“Lembranças Vazias: Uma Jornada Artística pelos Rastros da Fotografia” pode ser conferida no bar Vodu

“Lembranças Vazias”, um ensaio visual criado pelo fotojornalista Diorgenes Pandini, está em cartaz no bar Vodu, na rua Victor Meirelles. A exposição leva os espectadores por uma jornada inusitada através do mundo da fotografia e tem curadoria da artista e pesquisadora em fotografia, Lucila Horn, do Núcleo de Fotografia e Arte. As obras poderão ser visitada até dia 20 de dezembro, no horário de funcionamento do bar.

Para a curadora, Lucila Horn, “a poética de Diorgenes Pandini nos faz pensar sobre o modo como as imagens circulam e o uso que se faz delas. O autor se afasta do ato de fotografar como o ponto de autoria, para focar no processo de edição como a função onde o autor se faz ainda mais presente e coloca sua experiência em obra.”

O ensaio visual Lembranças Vazias surge de um estranhamento que Pandini lançou sobre seu próprio acervo fotográfico, acumulado ao longo de uma década como fotojornalista. Nessa busca por singularidades, o fotojornalista mergulhou em imagens de “testes” de iluminação, erros esquecidos e momentos descartados, num universo de acervo com cerca de 40 mil fotografias.

Os “Seres de Luz”

A essência do ensaio reside nos “seres de luz”, uma tentativa de reconstruir memórias esquecidas e dar vida ao vazio muitas vezes negligenciado nas imagens descartadas. Mesmo diante de ambientes diversos e motivos variados, as fotografias selecionadas evocam uma constante sensação de desvanecimento iminente.

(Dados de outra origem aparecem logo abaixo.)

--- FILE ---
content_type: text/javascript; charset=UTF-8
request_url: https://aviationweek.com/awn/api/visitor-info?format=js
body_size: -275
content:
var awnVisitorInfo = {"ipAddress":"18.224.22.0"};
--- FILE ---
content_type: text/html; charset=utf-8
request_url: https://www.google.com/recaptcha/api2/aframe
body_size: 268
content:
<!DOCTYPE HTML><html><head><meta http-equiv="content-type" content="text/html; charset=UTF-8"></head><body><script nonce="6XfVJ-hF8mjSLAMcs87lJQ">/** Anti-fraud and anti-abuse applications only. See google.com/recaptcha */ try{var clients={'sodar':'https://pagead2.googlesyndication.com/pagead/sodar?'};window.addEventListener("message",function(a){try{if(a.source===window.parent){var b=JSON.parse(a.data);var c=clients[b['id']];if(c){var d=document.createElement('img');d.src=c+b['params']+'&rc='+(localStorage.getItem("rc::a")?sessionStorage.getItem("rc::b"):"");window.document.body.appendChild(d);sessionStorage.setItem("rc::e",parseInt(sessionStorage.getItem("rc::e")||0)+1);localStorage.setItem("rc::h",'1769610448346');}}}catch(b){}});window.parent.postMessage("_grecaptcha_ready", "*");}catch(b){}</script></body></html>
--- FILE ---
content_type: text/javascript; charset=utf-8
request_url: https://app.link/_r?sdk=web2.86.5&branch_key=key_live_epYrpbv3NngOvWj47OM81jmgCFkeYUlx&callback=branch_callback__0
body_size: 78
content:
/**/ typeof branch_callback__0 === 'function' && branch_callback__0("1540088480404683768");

O ensaio foi guiado por um procedimento artístico inspirado na poética do acaso, com a apropriação de elementos previamente organizados para propósitos distintos dos originais. A obra, marcada pela abertura à interpretação, é um convite aos espectadores para explorarem significados além da função factual das imagens.

Diorgenes resgatou imagens abandonadas no acervo, trabalhando dentro das possibilidades que a manipulação digital permitiu. A “pensatividade da imagem”, conceito proposto por Ranciere, foi crucial para compreender o papel ambíguo dessas fotografias, resultando em uma fusão única de captação documental, poesia e ressignificação.

A exposição faz eco às ideias de filósofos como George Didi-Huberman e Walter Benjamin, incorporando conceitos como a capacidade de lirismo da fotografia e o papel do trapeiro na inversão de valores. A exposição propõe uma reflexão sobre a impermanência das imagens na era digital, com uma abordagem que se assemelha à “arte de deletar arquivos”, conforme citado pela artista Edith Derdyk.

“Lembranças vazias” não é apenas uma coleção de imagens, mas uma narrativa visual que convida os espectadores a se perderem nos caminhos de encruzilhadas, encontrando desvios que foram ressignificados pelo tempo e pelo olhar aguçado do autor.